Iverson, who finished with 21, was seemingly everywhere at once, making two key steals, faking an opponent out of his path with a double-clutch move on the way to a layup and feeding the Hoyas' big men, who dominated inside.

Meanwhile, Lopez was shooting 1-for-6 from the field, having two attempts blocked by Don Reid and generally making no impact.

St. John's coach Brian Mahoney thought the mismatch up front hurt his team.

"Obviously, the biggest thing is their physical front line made our guys look very small," said Mahoney, whose team was out-rebounded 21-11 in the first half and 42-29 for the game. "I just didn't feel we competed. We practiced yesterday at the University of Maryland and competed better there. I guess it's just a confidence factor."
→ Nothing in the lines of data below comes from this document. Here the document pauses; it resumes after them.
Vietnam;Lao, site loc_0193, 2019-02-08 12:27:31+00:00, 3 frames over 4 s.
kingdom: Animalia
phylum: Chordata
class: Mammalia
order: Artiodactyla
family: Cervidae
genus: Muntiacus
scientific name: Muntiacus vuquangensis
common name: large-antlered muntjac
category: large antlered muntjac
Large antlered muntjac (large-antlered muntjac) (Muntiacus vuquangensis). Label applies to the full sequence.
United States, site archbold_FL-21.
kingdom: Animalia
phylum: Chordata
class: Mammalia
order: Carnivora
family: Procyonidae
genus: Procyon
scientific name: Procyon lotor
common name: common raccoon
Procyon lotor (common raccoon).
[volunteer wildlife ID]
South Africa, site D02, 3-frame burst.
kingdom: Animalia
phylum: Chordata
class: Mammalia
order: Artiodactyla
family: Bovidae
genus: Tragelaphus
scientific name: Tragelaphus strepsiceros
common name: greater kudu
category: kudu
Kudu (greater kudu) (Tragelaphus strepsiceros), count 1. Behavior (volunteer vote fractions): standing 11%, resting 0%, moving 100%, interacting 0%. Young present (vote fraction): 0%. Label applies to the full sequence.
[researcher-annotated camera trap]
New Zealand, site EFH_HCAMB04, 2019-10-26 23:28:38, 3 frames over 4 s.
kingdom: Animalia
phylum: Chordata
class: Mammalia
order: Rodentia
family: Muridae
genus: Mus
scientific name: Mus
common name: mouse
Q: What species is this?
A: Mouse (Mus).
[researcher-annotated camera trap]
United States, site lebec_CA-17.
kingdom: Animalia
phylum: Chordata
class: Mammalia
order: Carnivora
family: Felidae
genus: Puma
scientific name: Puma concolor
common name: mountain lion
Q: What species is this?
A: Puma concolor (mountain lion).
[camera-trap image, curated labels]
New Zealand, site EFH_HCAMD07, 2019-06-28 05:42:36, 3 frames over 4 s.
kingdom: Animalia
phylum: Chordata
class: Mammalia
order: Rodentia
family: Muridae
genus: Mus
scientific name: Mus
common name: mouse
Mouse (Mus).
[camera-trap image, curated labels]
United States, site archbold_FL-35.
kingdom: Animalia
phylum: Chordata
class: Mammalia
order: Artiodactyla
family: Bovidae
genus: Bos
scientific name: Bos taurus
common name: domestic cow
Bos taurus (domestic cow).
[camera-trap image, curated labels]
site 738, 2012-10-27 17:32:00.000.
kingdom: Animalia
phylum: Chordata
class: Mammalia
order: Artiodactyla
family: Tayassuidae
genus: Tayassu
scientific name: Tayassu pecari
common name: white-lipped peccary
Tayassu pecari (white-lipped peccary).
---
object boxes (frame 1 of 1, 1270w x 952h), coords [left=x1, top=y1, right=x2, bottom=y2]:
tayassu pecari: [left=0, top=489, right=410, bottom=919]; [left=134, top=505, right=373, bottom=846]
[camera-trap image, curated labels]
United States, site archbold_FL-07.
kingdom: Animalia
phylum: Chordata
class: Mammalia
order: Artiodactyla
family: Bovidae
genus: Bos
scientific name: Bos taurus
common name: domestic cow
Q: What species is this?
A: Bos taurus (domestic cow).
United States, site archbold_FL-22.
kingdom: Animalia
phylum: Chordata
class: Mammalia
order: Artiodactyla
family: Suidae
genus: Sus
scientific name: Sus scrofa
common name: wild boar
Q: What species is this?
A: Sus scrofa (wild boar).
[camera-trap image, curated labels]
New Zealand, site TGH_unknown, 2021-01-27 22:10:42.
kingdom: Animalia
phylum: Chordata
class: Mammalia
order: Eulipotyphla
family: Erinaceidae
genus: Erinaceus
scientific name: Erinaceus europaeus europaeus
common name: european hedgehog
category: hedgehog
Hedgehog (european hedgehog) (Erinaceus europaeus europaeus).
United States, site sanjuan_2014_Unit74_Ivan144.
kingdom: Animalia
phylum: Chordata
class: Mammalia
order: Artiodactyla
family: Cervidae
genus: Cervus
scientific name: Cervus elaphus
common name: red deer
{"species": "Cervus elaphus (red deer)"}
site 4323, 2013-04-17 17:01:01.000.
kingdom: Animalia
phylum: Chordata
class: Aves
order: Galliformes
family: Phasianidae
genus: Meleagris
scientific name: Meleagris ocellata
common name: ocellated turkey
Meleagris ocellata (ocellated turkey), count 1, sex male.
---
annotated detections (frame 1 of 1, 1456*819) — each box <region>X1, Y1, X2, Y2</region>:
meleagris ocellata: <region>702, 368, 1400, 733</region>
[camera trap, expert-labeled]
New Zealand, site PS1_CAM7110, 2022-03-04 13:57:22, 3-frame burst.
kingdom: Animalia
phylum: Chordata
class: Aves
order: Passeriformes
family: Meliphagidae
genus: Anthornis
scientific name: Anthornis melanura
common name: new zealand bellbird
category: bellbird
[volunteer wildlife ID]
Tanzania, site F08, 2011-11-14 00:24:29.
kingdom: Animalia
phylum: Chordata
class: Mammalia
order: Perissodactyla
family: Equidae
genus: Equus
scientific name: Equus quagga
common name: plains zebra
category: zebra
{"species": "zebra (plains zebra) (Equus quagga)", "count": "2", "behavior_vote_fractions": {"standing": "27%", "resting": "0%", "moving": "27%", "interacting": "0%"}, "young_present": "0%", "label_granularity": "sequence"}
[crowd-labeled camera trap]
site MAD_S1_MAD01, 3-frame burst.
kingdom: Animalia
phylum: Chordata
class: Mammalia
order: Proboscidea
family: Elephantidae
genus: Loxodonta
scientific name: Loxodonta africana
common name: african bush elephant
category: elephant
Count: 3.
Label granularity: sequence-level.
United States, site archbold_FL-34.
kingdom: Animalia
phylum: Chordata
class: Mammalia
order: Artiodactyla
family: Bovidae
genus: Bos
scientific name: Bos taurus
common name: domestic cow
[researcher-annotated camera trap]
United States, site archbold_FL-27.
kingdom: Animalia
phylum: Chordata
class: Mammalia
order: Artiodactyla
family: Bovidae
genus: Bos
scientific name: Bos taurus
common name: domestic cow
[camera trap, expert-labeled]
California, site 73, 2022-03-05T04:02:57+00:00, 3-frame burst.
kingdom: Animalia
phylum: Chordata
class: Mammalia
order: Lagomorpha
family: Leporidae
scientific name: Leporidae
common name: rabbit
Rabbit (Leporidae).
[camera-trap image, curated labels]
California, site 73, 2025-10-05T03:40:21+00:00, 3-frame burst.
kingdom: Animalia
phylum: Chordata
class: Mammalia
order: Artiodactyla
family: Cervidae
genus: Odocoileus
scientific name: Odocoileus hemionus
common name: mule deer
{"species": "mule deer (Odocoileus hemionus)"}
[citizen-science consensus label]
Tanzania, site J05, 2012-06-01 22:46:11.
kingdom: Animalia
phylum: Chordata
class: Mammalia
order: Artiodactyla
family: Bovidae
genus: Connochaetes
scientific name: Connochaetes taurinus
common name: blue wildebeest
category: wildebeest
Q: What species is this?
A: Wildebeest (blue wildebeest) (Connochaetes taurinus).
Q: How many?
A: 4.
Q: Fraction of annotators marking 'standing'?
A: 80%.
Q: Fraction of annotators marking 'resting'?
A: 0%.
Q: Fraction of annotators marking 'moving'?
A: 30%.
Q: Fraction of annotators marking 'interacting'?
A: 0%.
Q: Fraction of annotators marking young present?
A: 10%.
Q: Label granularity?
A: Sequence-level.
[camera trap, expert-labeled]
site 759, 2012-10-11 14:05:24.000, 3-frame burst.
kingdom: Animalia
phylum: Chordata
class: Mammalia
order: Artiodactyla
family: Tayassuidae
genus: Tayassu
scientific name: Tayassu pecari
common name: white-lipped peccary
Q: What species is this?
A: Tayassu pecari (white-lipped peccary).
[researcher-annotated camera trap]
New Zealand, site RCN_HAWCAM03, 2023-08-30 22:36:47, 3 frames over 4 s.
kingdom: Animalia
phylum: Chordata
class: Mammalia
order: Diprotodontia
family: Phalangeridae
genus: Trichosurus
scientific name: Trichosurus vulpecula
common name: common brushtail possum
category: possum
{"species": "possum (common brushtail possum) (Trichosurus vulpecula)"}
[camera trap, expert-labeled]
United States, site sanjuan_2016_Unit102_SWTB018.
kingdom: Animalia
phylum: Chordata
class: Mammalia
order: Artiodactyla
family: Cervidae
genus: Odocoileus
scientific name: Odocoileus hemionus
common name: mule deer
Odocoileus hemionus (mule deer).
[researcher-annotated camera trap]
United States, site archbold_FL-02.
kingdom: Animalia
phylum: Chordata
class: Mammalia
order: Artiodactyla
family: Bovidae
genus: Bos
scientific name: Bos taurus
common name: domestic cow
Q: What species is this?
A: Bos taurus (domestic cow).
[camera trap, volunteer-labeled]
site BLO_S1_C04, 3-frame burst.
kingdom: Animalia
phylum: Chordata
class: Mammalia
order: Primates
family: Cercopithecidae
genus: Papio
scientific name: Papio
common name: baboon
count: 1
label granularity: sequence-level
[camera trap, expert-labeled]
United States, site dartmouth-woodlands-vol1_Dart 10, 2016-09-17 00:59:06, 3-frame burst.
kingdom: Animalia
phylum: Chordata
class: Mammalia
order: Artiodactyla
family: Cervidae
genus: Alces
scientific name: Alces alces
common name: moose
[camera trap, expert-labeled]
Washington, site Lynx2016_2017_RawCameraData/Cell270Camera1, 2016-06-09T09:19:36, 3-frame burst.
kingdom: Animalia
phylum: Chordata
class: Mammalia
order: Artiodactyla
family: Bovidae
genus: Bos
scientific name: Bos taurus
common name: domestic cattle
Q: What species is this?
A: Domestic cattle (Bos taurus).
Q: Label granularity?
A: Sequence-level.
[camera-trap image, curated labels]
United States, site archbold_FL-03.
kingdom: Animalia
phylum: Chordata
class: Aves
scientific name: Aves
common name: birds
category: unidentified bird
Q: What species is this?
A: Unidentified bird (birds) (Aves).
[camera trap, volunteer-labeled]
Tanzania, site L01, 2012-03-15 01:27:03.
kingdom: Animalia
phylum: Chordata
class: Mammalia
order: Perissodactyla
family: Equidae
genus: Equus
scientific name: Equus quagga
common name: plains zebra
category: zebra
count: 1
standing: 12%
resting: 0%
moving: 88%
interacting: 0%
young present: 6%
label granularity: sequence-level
Georgetown (13-3, 6-2) ran its advantage to 60-34 three minutes into the second half, then fought off attempts by the Red Storm to overcome the deficit.

Three times St. John's closed within 11 points, with Lopez scoring 17 second-half points.

On the final occasion, at 75-64, Georgetown answered with seven straight points.

The defeat was the sixth in a row for St. John's (8-7, 2-6), which has not won since Jan. 4 at Providence.

Iverson said he approached the game "just like any other. I didn't want to come here and try to do too much and be a hero. We got a good run and we felt good with the lead we had at halftime. The idea was to come back out and not get careless and keep that lead."

The two freshmen chatted with each other during the pre-game shoot-around.

"What we talked about was positive things that didn't have anything to do with basketball," said Iverson. "It was about life."

Thompson was pleased with the team's balanced scoring (six players had at least nine points) and the 14 points and six rebounds of center Othella Harrington, who played just 21 minutes because of foul trouble.

Mahoney, who tried shaking up his lineup by playing freshman Tarik Turner at point guard, couldn't find much satisfaction in anything.

Turner, from Charlottesville, Va., was familiar with Iverson, having played with him in summer leagues.

Tarik did a terrific job trying to contain him and prevent him from breaking us down," Mahoney said of the matchup. "But there was no mystery there and Allen is very quick. It's hard to hold him down for long."